You are finishing your MBA. What will make you happiest? A corporate gig with a ladder to climb? Or a start-up where there's no ladder but a diving board?
Do you want a job where you will know what to expect all the time or something that has a bit more mystery to it?
How much risk are you willing to assume after you graduate? Let's take a closer look at the benefits of starting off in the corporate world and the start-up world.
Living a corporate life has its benefits, from structure and network to perks and a wide array of learning opportunities. Here are four reasons to consider a corporate job:
1. Structured training programs
One thing you can count on in the corporate world: big companies have tailored training programs in technology, human resources, intellectual property, business processes, and industry-specific fields.
This means that you can take that MBA you just earned and amplify it nearly immediately in a big business. Find a company that wants to take you under its wing and let them teach you to soar.
2. Great professional network
Once you're in, you're in -- and you have access to thousands of people worldwide.
You never know who you'll work with and when--and when those folks might pop back into your lives.
Working for a big corporation right off the bat lets you start growing that network exponentially immediately. Do a good job and they'll remember -- and chances are that everywhere you go, people will know who you worked for.
Make it a good thing and capitalize on it.
3. Great perks
Salaries aside, big companies often have lots of extras, like lunch, sports gyms, and training meetings, often in fun locations.
Startups usually don't have these perks because they often run on shoe-string budgets.
A large, respected company with a decent budget will be able to offer you a great salary and benefits in addition to some fun perks, too.
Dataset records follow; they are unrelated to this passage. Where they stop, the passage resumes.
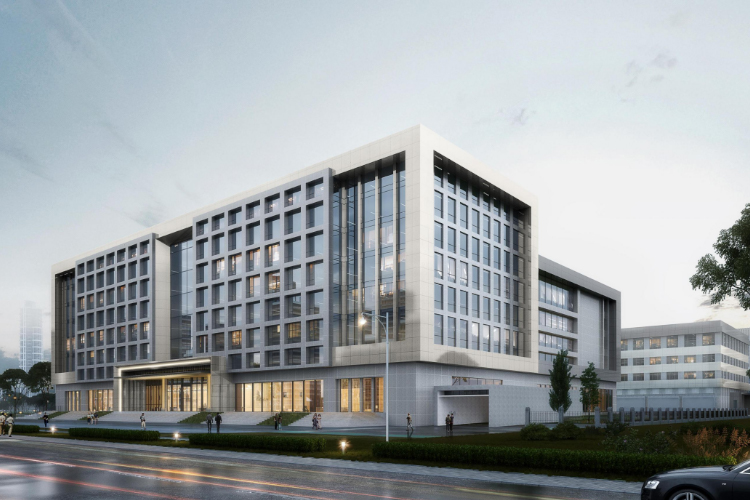 ABEC 2023丨創(chuàng)為科技確認出席第10屆電池“達沃斯”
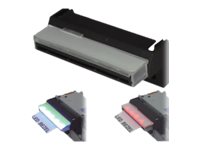 [37967920] Star Micronics Star LB-SK1-1GR - LED-Blende (grün/rot) - für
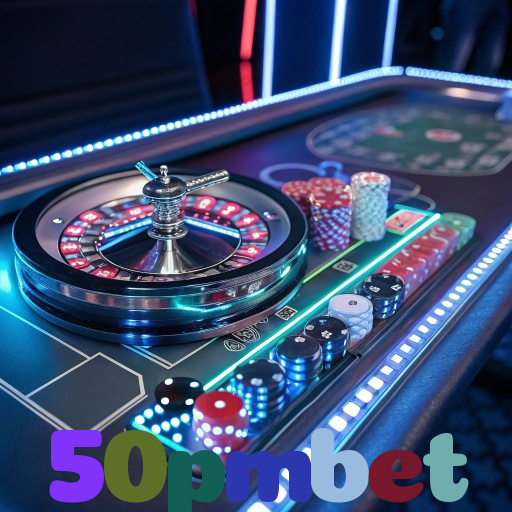 50pmbet:Jogue poker, aposte no futebol e ganhe em grandes jogos de cassino!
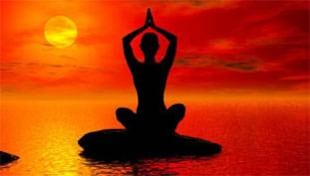 मोदी और रामदेव नहीं, योग के पुरोधा शिव और पतंजलि हैं मोदी और रामदेव नहीं, योग के पुरोधा शिव और पतंजलि हैं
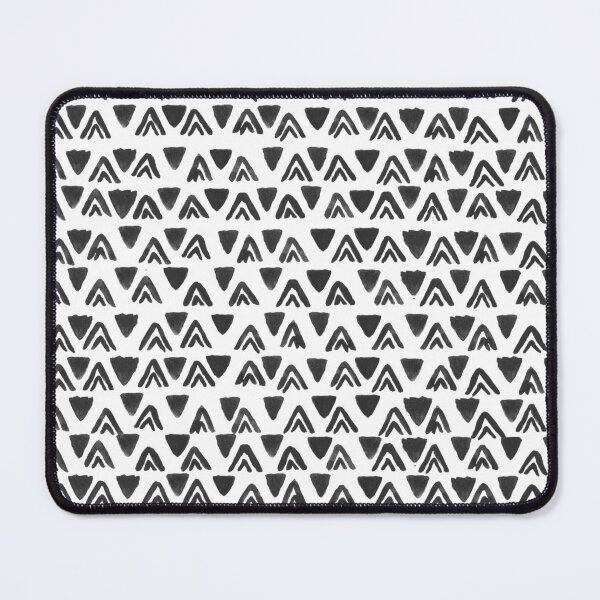 Item preview, BOHO PATTERNS designed and sold by MGRAPHICDESIGN.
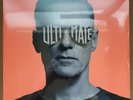 Bryan Adams: Ultimate (Greatest Hits) - New 2017 2 LP 180 Gram Vinyl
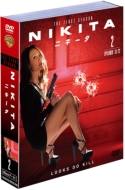 Nikita S1 Set 2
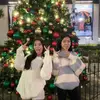 samantha.bart_vlogs - @samantha.bart_vlogs - TikTok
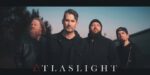 News: Atlaslight digs deep into the meaning of life with alt rock heavy-hitter ‘More’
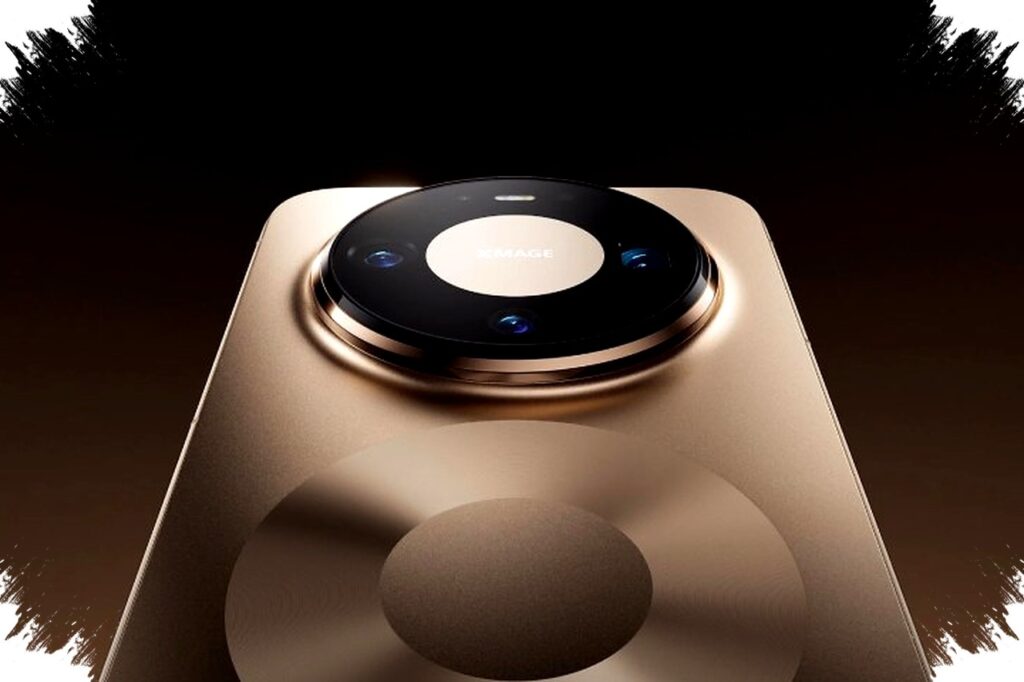 Huawei Mate 80 Pro Menantang Dominasi Global, Debut di Malaysia Jadi Titik Balik Strategis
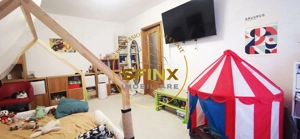 2 camere Titan Minis etaj 3/4 metrou amenajat - imagine 3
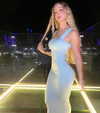 eme.gee Altpins Profile Picture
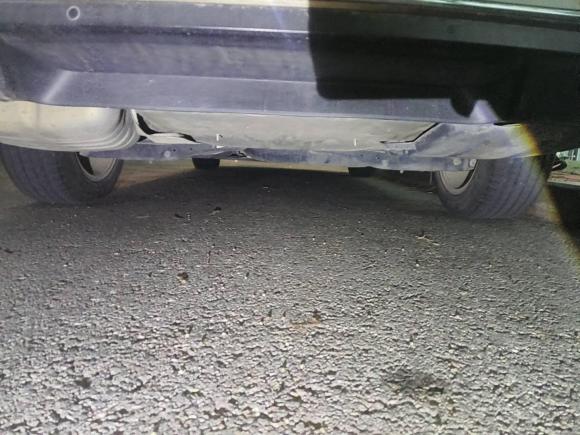 [济南·鲁A] 二手斯柯达速派2018款 TSI330 DSG舒适版 国V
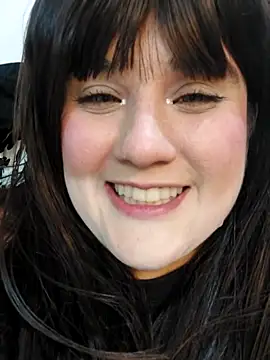 ItsNaiixa's cam snapshot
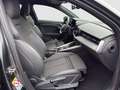 Audi A3 Sportback 35 TFSI S line LED/NAVI/ACC Grau - thumbnail 8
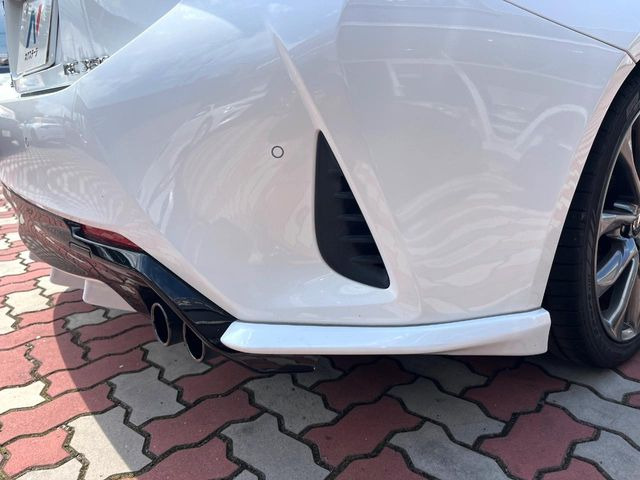 �yTRD�G�A���z�l�C��TRD�G�A���𑕔�!�N���}�̊O�ς����X�^�C���b�V���ɂȂ�A�X���ő��݊����ӂ��1��Ɂ􏫗������ւ��鎞�ɂ����Z�[���ɉe�����₷���A���l����l�C�̑����ł�!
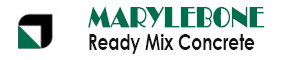Ready Mix Concrete Marylebone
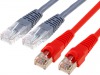 Кабелі з перехідниками RJ45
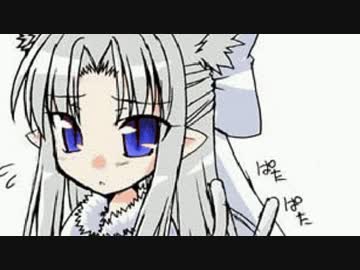 【MUGEN】三位一体　狂上位チームトーナメント part16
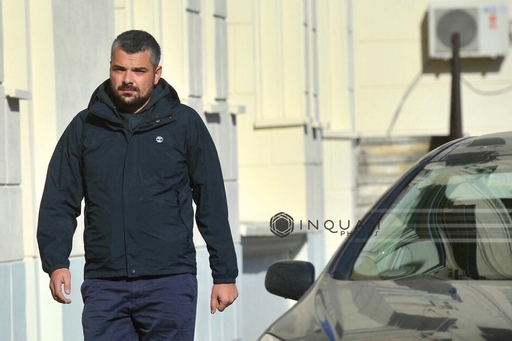 Patronii clubului Colectiv şi ai firmei care a furnizat artificiile au fost plasaţi sub control judiciar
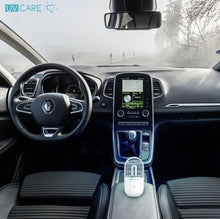 Load image into Gallery viewer, UV CARE Portable Germinator 2.0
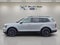 2025 Kia Telluride SX-Prestige X-Pro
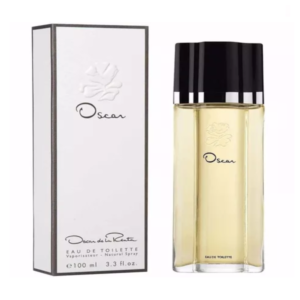 Oscar - Oscar de la Renta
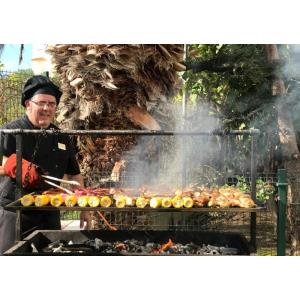 PLAYAOLID SUITES & APARTAMENTS - Accomodations en COSTA ADEJE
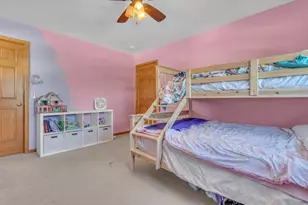 5735 Wind Dancer Ct, Sheboygan, WI 53081 - Photo 14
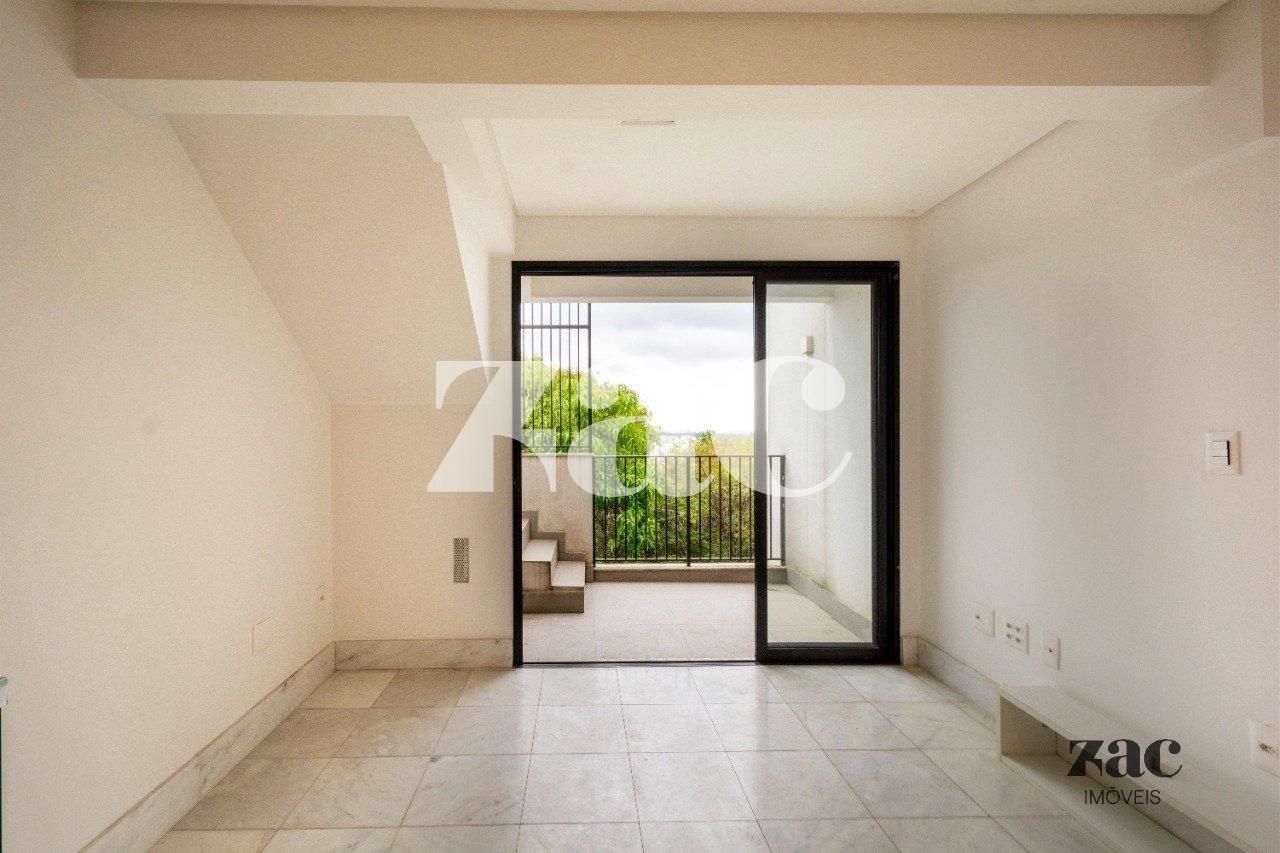 Cobertura com 2 suítes à venda em Vila Madalena, São Paulo, por R$ 1.500.000 Imagem 4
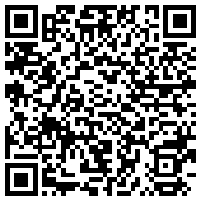 QR Code for bitcoin:bitcoin:bitcoin:bitcoin:bitcoin:bitcoin:dash:XnMBdViBediXTpL71APye7vam8X67GhN3w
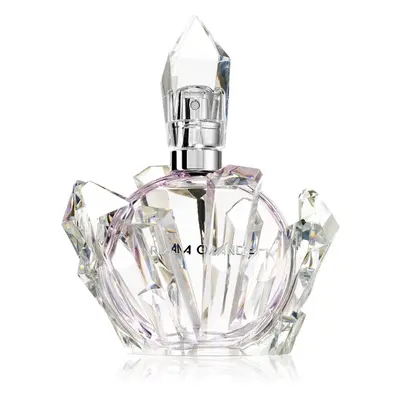 Ariana Grande R.E.M. Eau de Parfum hölgyeknek 50 ml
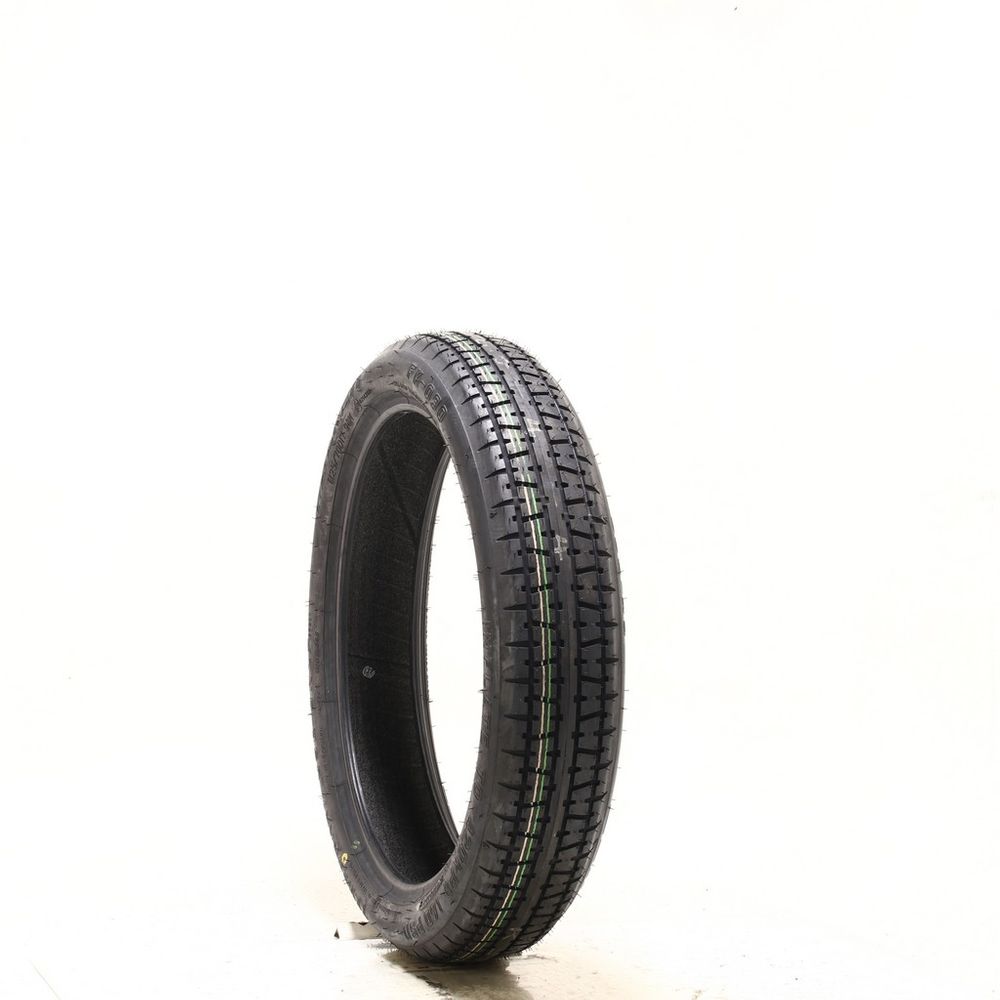 New 125/70D17 Falken FK-090 98M - 5.5/32 - Image 1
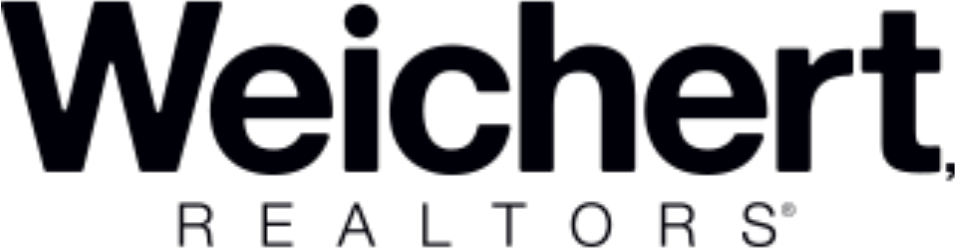 Weichert Realtors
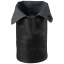 Noron foldable wine cooler sleeve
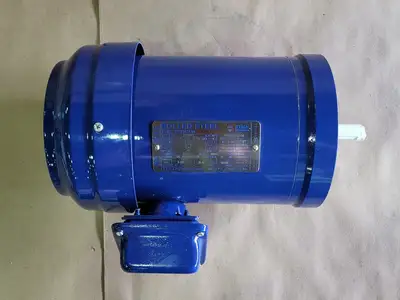 NEW TECO-WESTINGHOUSE RF00145C-56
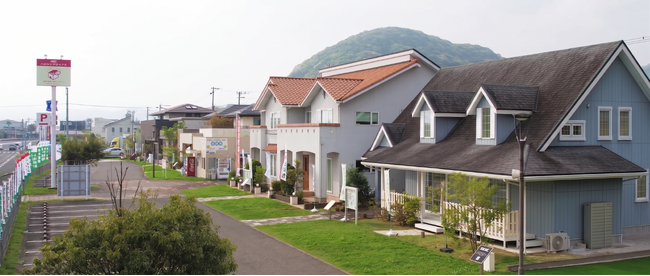 地方ビジネスの「SNSから実来場」課題を解決、NAVICUS九州が長崎の住宅展示場におけるInstagram集客事例を公開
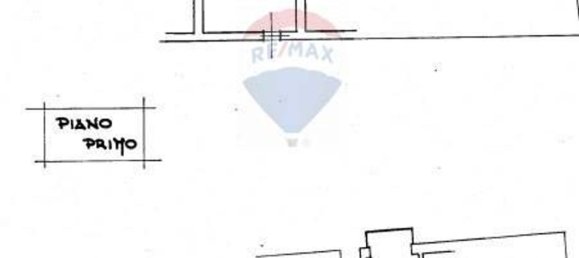 2 rooms House in Zeme, Italy No. 280517 37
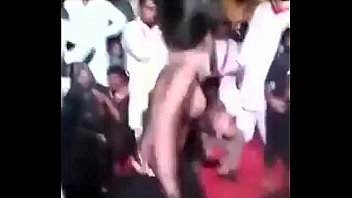 Sexy dance Pakistani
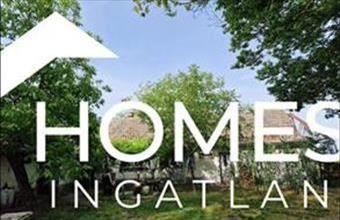 Eladó Kiskőrösi tanya hirdetés (49522993)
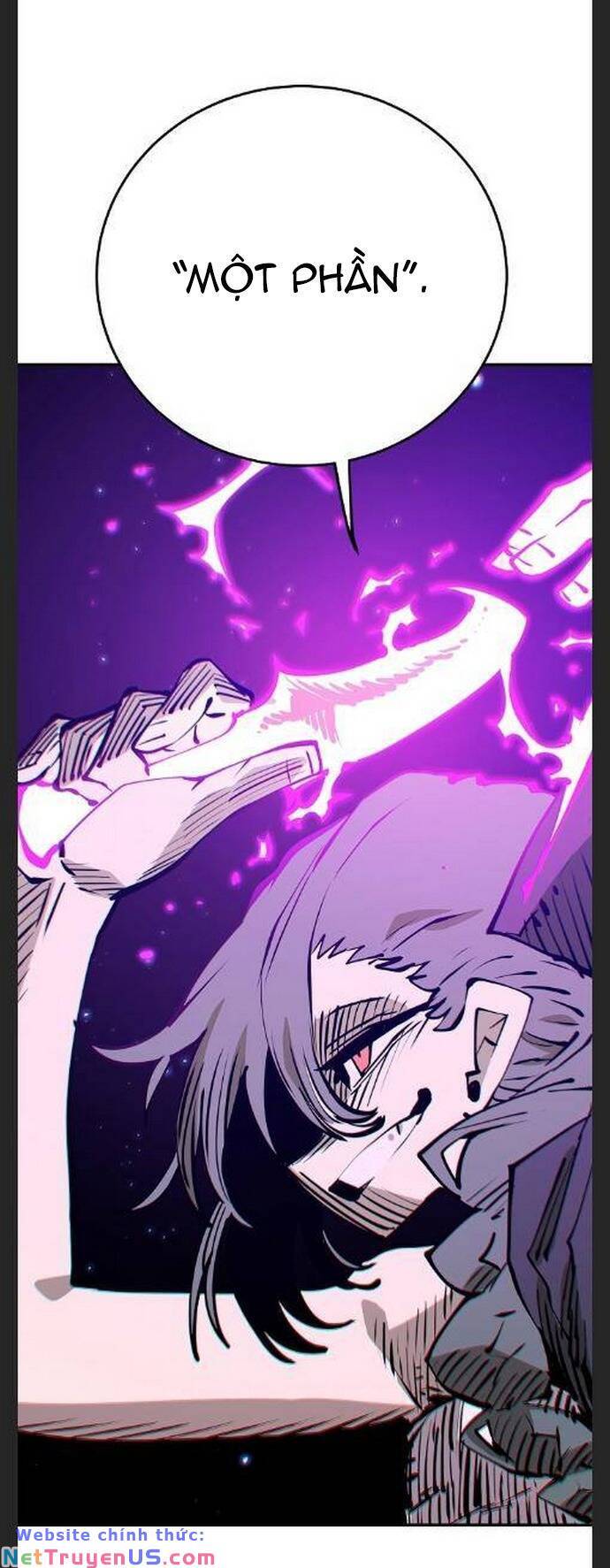 Player Chap 104 - Next Chap 105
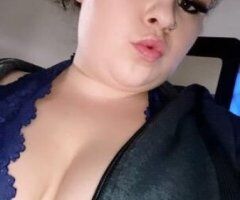 Eastern Kentucky escorts - CUM READY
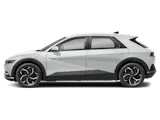 Used 2024 Hyundai IONIQ 5 SUV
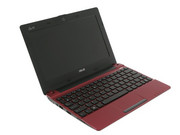 Asus Eee PC X101CH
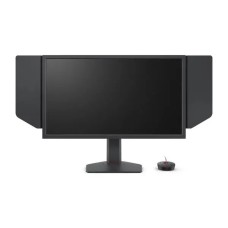 Ігровий монітор BenQ ZOWIE XL2546X 24,5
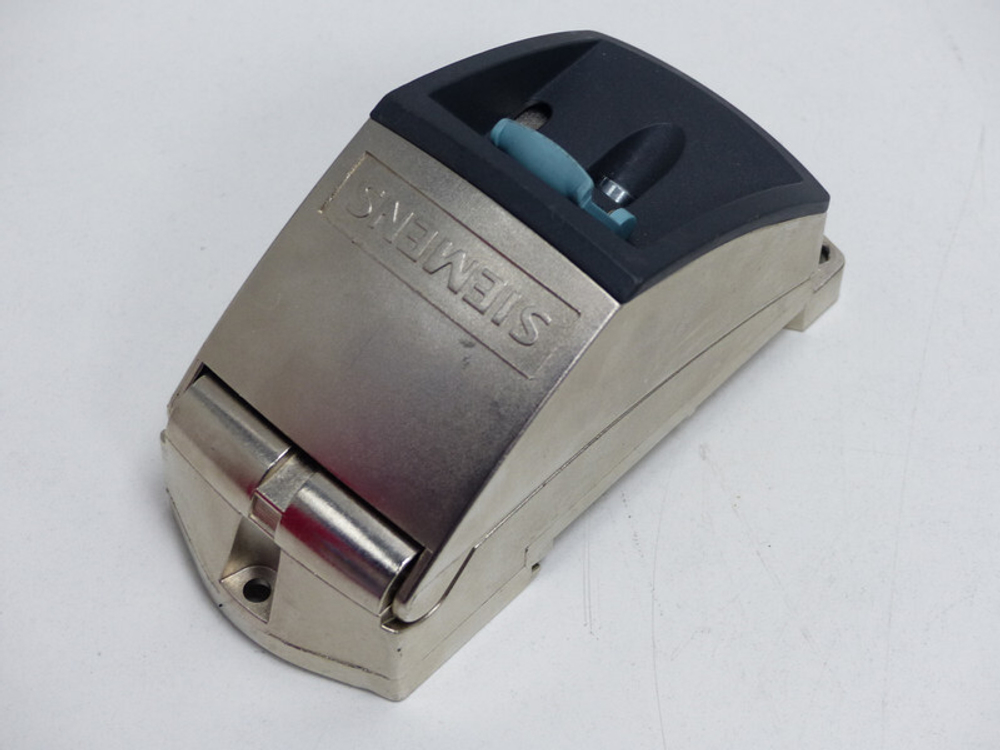 SIEMENS 6GK1901-1BE00-0AA0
4. The politics of business
You will learn them faster than you can blink. Better to learn them early in your career than later, too.
It's not just about who and what you know. It's about how you use the knowledge you have acquired to your benefit and the benefit of others.
You will learn how to negotiate, how to haggle, and how to make contacts. You will also learn how to make yourself stand out without being obnoxious about it. All very useful skills.
Start-ups have a lot of opportunities if you are ready to take the bull by the horns. Here are four benefits to taking a job with a start-up:
1. Learn a lot
In a start-up, you hit the ground running and learn a lot all at once. With loads of responsibility (see #2), you will work on everything. This means that you will work well outside your job description and not just learn a lot, but learn a lot quickly.
What does this mean? You will learn your pitfalls and how to avoid them -- and you will learn how to make smart decisions quickly.
You constantly solve problems in a start-up -- big ones and small ones. The more you do it, the better you get at it.
2. More responsibilities
When you work at a start-up, you're probably in your own department, or a very tiny one. What does this mean? Lots of opportunity for growth.
You will take your core set of skills and apply them across the company--with any luck, quickly and efficiently.
Do it well and you make your department.
3. Heart of innovation
People who start their own businesses have drive and ambition. They also have a vision for how they want to solve problems.
You might not see this right away at a corporate job, but you will at a start-up. Why? Entrepreneurs are constantly driven to solve problems better and more efficiently. That desire fuels innovation. It will probably inspire you to want to do better, too.
4. Relaxed atmosphere
Start-ups are generally a lot more chill than corporate jobs. Dress codes are fairly lax, and everyone has the same vision. There are probably more opportunities to work from home, too.
Don't be fooled. You will probably work more hours at a start-up than at a corporate job. The beauty of it is you can define what those hours are.